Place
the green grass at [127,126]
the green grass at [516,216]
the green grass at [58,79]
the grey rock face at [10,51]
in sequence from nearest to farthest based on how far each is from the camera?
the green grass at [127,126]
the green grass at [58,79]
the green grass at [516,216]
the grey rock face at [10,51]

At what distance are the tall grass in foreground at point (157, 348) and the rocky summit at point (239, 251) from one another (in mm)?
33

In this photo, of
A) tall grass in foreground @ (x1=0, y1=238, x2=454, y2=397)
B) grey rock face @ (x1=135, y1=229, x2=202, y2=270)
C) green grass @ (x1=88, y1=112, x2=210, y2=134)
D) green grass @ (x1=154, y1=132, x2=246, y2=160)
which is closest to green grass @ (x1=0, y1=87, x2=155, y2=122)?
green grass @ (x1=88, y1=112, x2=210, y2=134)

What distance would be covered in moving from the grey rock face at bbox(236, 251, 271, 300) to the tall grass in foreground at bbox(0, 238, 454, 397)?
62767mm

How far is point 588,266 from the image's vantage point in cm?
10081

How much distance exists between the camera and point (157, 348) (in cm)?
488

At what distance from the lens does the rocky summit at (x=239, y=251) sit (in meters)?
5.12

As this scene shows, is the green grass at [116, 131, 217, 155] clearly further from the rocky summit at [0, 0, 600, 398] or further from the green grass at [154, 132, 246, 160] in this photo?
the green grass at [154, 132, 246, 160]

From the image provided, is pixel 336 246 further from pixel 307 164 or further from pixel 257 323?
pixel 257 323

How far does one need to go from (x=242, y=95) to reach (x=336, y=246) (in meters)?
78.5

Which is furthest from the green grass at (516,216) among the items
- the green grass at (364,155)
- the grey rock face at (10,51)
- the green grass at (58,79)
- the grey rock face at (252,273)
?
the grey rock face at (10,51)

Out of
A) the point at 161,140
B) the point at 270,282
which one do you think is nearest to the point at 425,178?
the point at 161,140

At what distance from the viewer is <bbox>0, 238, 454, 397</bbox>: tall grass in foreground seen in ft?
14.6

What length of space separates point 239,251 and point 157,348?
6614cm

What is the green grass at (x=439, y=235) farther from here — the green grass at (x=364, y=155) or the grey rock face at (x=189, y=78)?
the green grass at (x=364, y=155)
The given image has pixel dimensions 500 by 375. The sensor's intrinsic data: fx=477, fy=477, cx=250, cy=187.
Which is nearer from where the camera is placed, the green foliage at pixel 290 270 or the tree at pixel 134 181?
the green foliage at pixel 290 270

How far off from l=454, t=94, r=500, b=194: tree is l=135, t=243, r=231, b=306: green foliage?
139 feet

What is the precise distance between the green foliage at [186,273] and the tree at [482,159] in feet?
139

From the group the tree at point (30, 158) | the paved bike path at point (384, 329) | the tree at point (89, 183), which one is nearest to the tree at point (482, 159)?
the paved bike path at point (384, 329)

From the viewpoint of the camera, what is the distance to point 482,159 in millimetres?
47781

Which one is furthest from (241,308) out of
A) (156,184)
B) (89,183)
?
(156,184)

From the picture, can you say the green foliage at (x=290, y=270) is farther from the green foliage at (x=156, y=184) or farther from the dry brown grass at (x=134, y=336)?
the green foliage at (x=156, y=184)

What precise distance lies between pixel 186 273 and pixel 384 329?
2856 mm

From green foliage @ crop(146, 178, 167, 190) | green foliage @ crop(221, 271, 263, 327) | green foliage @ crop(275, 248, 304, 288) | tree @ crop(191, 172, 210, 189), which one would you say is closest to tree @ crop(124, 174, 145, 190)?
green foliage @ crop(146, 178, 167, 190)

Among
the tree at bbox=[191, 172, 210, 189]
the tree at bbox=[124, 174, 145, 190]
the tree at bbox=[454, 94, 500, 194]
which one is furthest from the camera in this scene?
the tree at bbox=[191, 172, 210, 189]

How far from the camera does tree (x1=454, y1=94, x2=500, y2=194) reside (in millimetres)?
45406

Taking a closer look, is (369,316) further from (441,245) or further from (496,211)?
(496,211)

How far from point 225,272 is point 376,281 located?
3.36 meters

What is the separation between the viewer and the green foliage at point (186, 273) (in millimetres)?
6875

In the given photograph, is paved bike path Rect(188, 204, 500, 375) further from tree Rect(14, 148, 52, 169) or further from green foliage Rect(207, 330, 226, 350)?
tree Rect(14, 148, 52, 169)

WHAT IS ASKED:
Format every line of the listing above as a numbered list, leaving out the blank lines.

ANSWER TO THE EXERCISE:
1. Place
2. the green grass at [127,126]
3. the green grass at [516,216]
4. the green grass at [58,79]
5. the grey rock face at [10,51]
6. in sequence from nearest to farthest based on how far each is from the camera?
7. the green grass at [127,126]
8. the green grass at [58,79]
9. the green grass at [516,216]
10. the grey rock face at [10,51]
11. At what distance are the tall grass in foreground at point (157, 348) and the rocky summit at point (239, 251) from one another (in mm)?
12. 33
13. In this photo, of
14. A) tall grass in foreground @ (x1=0, y1=238, x2=454, y2=397)
15. B) grey rock face @ (x1=135, y1=229, x2=202, y2=270)
16. C) green grass @ (x1=88, y1=112, x2=210, y2=134)
17. D) green grass @ (x1=154, y1=132, x2=246, y2=160)
18. which is closest to green grass @ (x1=0, y1=87, x2=155, y2=122)?
19. green grass @ (x1=88, y1=112, x2=210, y2=134)
20. What distance would be covered in moving from the grey rock face at bbox(236, 251, 271, 300) to the tall grass in foreground at bbox(0, 238, 454, 397)?
21. 62767mm
22. How far is point 588,266 from the image's vantage point in cm?
23. 10081
24. How much distance exists between the camera and point (157, 348) (in cm)?
25. 488
26. At what distance from the lens does the rocky summit at (x=239, y=251) sit (in meters)?
27. 5.12
28. As this scene shows, is the green grass at [116, 131, 217, 155] clearly further from the rocky summit at [0, 0, 600, 398] or further from the green grass at [154, 132, 246, 160] in this photo?
29. the green grass at [154, 132, 246, 160]
30. From the image provided, is pixel 336 246 further from pixel 307 164 or further from pixel 257 323?
31. pixel 257 323
32. How far does one need to go from (x=242, y=95) to reach (x=336, y=246) (in meters)?
33. 78.5
34. Which is furthest from the green grass at (516,216) among the items
35. - the green grass at (364,155)
36. - the grey rock face at (10,51)
37. - the green grass at (58,79)
38. - the grey rock face at (252,273)
39. ?
40. the grey rock face at (10,51)
41. Out of
42. A) the point at 161,140
43. B) the point at 270,282
44. which one do you think is nearest to the point at 425,178?
45. the point at 161,140
46. At what distance from the viewer is <bbox>0, 238, 454, 397</bbox>: tall grass in foreground seen in ft?
47. 14.6
48. What length of space separates point 239,251 and point 157,348?
49. 6614cm
50. What is the green grass at (x=439, y=235) farther from here — the green grass at (x=364, y=155) or the grey rock face at (x=189, y=78)?
51. the green grass at (x=364, y=155)
52. The given image has pixel dimensions 500 by 375. The sensor's intrinsic data: fx=477, fy=477, cx=250, cy=187.
53. Which is nearer from where the camera is placed, the green foliage at pixel 290 270 or the tree at pixel 134 181?
54. the green foliage at pixel 290 270
55. How far off from l=454, t=94, r=500, b=194: tree is l=135, t=243, r=231, b=306: green foliage?
56. 139 feet
57. What is the precise distance between the green foliage at [186,273] and the tree at [482,159] in feet?
58. 139
59. From the group the tree at point (30, 158) | the paved bike path at point (384, 329) | the tree at point (89, 183), which one is nearest to the tree at point (482, 159)?
60. the paved bike path at point (384, 329)
61. From the viewpoint of the camera, what is the distance to point 482,159 in millimetres?
62. 47781
63. Which one is furthest from (241,308) out of
64. A) (156,184)
65. B) (89,183)
66. ?
67. (156,184)
68. From the picture, can you say the green foliage at (x=290, y=270) is farther from the green foliage at (x=156, y=184) or farther from the dry brown grass at (x=134, y=336)?
69. the green foliage at (x=156, y=184)
70. What precise distance lies between pixel 186 273 and pixel 384 329?
71. 2856 mm
72. From green foliage @ crop(146, 178, 167, 190) | green foliage @ crop(221, 271, 263, 327) | green foliage @ crop(275, 248, 304, 288) | tree @ crop(191, 172, 210, 189), which one would you say is closest to tree @ crop(124, 174, 145, 190)?
73. green foliage @ crop(146, 178, 167, 190)
74. Among
75. the tree at bbox=[191, 172, 210, 189]
76. the tree at bbox=[124, 174, 145, 190]
77. the tree at bbox=[454, 94, 500, 194]
78. which one is furthest from the camera in this scene?
79. the tree at bbox=[191, 172, 210, 189]
80. How far from the camera does tree (x1=454, y1=94, x2=500, y2=194) reside (in millimetres)?
81. 45406
82. Taking a closer look, is (369,316) further from (441,245) or further from (496,211)?
83. (496,211)
84. How far from point 225,272 is point 376,281 located?
85. 3.36 meters
86. What is the separation between the viewer and the green foliage at point (186, 273) (in millimetres)?
87. 6875
88. In the given photograph, is paved bike path Rect(188, 204, 500, 375) further from tree Rect(14, 148, 52, 169) or further from green foliage Rect(207, 330, 226, 350)?
89. tree Rect(14, 148, 52, 169)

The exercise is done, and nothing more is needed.